The night after the walk we all gathered in the local elementary school for a feed to commemorate Carter Camp’s life. I sat and spoke to Vic about resistance, and the Lakota identity. He said that right now the battle is for the water. That pipelines like the Keystone XL are threatening their way of life.
“You know that we’re indigenous peoples. We’re of the land. It’s our duty to protect our mother. And Earth, she’s weeping right now.”
The drums shook the floorboards as people waited in line for their bowl of buffalo soup. The gym had “Warriors” in big red letters on the wall.
He leaned close to me.
“We’re the biggest threat to the United States Government.

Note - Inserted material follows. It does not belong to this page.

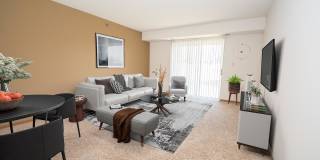 Lexington Apartments & Townhomes Gallery 4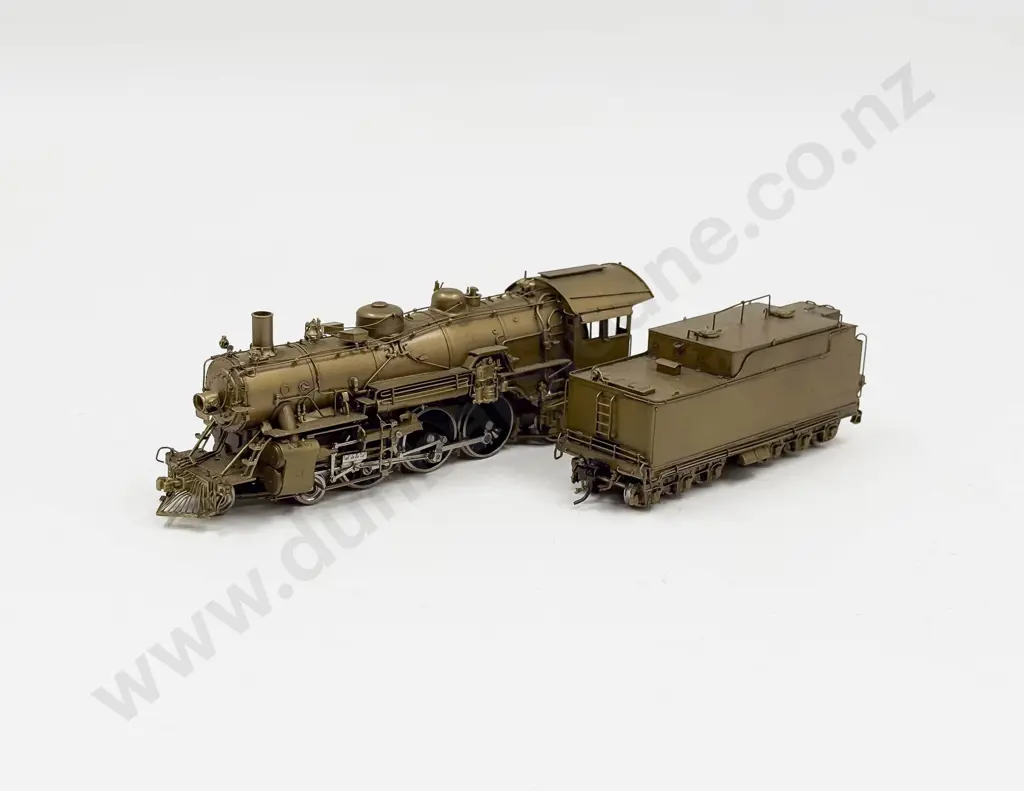 Hallmark Models Dong Jin Korea Unboxed HO Undecorated Brass Santa Fe 4-6-2 Locomotive and Tender Image 1++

You know why?”
The people sat in bleachers eating and laughing. I shook my head.
“Because, we have another way to see the world,” he points east, “Out there, they only see the world through a financial lens. And that’s all they know. One way to see the world.”
“They think they’re free, but that’s not freedom. We’re free because we know there’s another way to live, and that’s why we’re dangerous.”
He flattened his palms on the table and pushed himself up.
The line for food was gone and the veterans of Wound Knee were asked to take the center of the gym. Drummers played and people filed around to shake the veterans hands and embrace them. An old hunched veteran shook the hand of a woman forty years his junior. She carried an infant on her shoulder. The veteran shook the woman’s hand in both of his and looked up at the baby. The Wounded Knee veteran reached his arms up, cradled the babies hands in his own, and shook them as well.